Excerpted text
----

Tuesday, 29 January 2019

Friend and author, Jennifer Wilson...

... makes a very welcome return to my blog this week.  Jennifer, thanks for making time to be here and great to have you visit the blog again.
JW   Hi Angela, and thank you so much for inviting me!
AW  I understand you have a new book due out on the 31st - and I can't wait to hear about it...
JW  My new release, Kindred Spirits: York, is set, unsurprisingly, in York.  At only half an hour down the line from Darlington, where I grew up, York is the closest to home of the Kindred Spirits locations so far, and it was lovely revisiting places I had known well as a child, and discovering some stunning new locations for my ghosts to inhabit throughout the novel.
AW   York!  Fabulous city and a favourite place of mine to visit too.  But I'm interrupting, tell me more...
JW  I knew early on that my four main leads would be Harry Hotspur, Dick Turpin, Guy Fawkes, and Richard Plantagenet 3rd Duke of York (yes, the father of my usual favourite leading man!).  Given that these were four adventurous and active men, I wanted York to have the largest geographic coverage of any of the books so far, and travel across the city, rather than staying fairly close to a single building or area.  That gave me free reign to research all the various haunted buildings, streets and pubs of the city, seeing who might be interesting to interact with my main story arc, that of looming chaos within the community.
Some are obvious, for example, I had to revisit the glorious York Minster, which I hadn’t been inside since I was at school, alongside Clifford’s Tower, and big tourist traps such as the Shambles.  But it was down the Shambles that I discovered, thanks to my fabulous editor Sue Barnard, St Margaret’s Chapel (and St Margaret herself, if I’m honest).  If you find yourself wandering the Shambles, do take a closer look in this beautiful little haven amongst the busyness of the rest of the city.

----

Jobs
1. In the blog interview about the York novel, in which town did Jennifer Wilson grow up?
2. Continue the blog interview about the York novel from the point where it stops.

Spatial reasoning dataset excerpts
----

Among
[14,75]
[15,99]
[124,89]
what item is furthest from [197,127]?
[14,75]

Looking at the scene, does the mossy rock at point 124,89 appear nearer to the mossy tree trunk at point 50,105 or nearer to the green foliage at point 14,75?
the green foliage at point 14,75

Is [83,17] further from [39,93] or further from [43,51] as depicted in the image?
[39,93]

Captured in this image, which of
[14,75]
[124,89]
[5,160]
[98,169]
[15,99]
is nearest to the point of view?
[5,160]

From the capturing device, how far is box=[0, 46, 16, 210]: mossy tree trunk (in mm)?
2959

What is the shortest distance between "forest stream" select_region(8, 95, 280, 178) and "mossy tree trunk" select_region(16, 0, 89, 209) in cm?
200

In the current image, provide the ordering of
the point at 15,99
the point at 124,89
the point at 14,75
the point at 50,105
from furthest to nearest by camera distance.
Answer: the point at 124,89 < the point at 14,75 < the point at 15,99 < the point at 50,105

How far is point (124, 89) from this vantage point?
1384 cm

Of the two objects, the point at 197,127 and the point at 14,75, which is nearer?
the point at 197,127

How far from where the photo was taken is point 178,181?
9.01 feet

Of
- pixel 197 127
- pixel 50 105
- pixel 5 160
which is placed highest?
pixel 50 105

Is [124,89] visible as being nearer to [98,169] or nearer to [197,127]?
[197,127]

----

Responses
1. Darlington.

2.
There are other treats too, such as the park behind the Minster, where the Bishop’s Palace was located.  For whatever reason, I’d never taken the time to wander through, and relax on the grass for a while, making notes about what I had visited already.  Given that we were at the start of the 2018 summer heatwave, I wasn’t the only one enjoying the fresh air and shade of the trees.
I’ve said so many times that for me, getting under the skin of a location is the most important thing, in terms of my writing.  For two of my settings, Edinburgh and York, I thought I already knew them pretty well, and that the research would need just a couple of specific points being checked, nothing more.  I was completely wrong, and actually quite glad about that.  I found so many new places (and people) of interest, and really re-connected with York and its history. After not having visited properly for so many years, three trips in six months was wonderful, and I’m planning another one for a couple of weeks’ time, to keep the exploring going!
AW   I know exactly what you mean about fully understanding a location you want to use as a setting.
JW   I’d love to know whether readers think I’ve managed to capture the city.
AW  And I will certainly do that for you.  I just want to get my hands on that book asap!  And here's a link to buy the book : Kindred Spirits : York

...about the book  In the ancient city of York, something sinister is stirring...
What do a highwayman, an infamous traitor, and two hardened soldiers have in common? Centuries of friendship, a duty to the town, and a sense of mischief – until they realise that someone is trying to bring chaos to their home.
Joining forces with local Vikings, the four friends keep an eye on the situation, but then, disaster strikes.
Can peace be restored both inside and out of the city walls?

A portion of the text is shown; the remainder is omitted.